Do rotkeils eat anubias? I know they are similar with severums but I'm not sure whether they eat the bad-tasting, tough leaves. But still, I don't want to underestimate the power of herbivores with my precious anubias....

Can someone please give me an answer? For some reason, nobody(On other fish sites) would answer this fairly simple question! I didn't have much time during the week, so I just made threads but NO answers for over 5 days!!

Of course, since this is Cichlid-Forum, I know somebody can help me 

I'd really like a rotkeil. I love those gorgeous colors and fins, but my anubias are higher up on my list so.....I'm doing my homework 

Ted


----------



## blairo1 (May 7, 2006)

Good choice, Rotkeils are the way to go!

In short - mine for some reason didn't like anubias, he certainly didn't like the taste but for some reason he really enjoyed ripping the leaves to shreds. I actually left them in there for him to destroy as part of his training (using a scary stick each time he eyed up or attacked plants I wanted) meant that he left even the softest and tastiest plants alone, as long as he could vent on the anubias :lol:.
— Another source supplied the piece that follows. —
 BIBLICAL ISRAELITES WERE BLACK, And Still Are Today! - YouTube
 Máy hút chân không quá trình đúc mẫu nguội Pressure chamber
They'll pull up and eat or destroy plants unless you get lucky, or teach them that something dominant over the Rotkeil protects those plants (scary stick), but no matter what I did he just really wanted to kill the anubias, not just damage it but he would systematically destroy the leaves right back to the stem and would not allow new growth. After a couple of months I got him to stop even that, but it was a battle of will and they are bloody strong willed fish.

He's learnt that his food is a pellet or fresh animal, plants are salad and salad doesn't go down well in this house. As long as you don't end up with a completely dense fish then it's entirely possible to teach them (gradually and gently, the stick is scary, not violent ) about certain things like not eating plants, without it affecting their general behaviour etc.


----------



## the_evil_dickfeldi (Feb 17, 2006)

Wow......What should I do? The only time I really have to look after my fish is after 9pm, leaving about 12 hours in between where the rotkeil could destroy the plants at his leisure.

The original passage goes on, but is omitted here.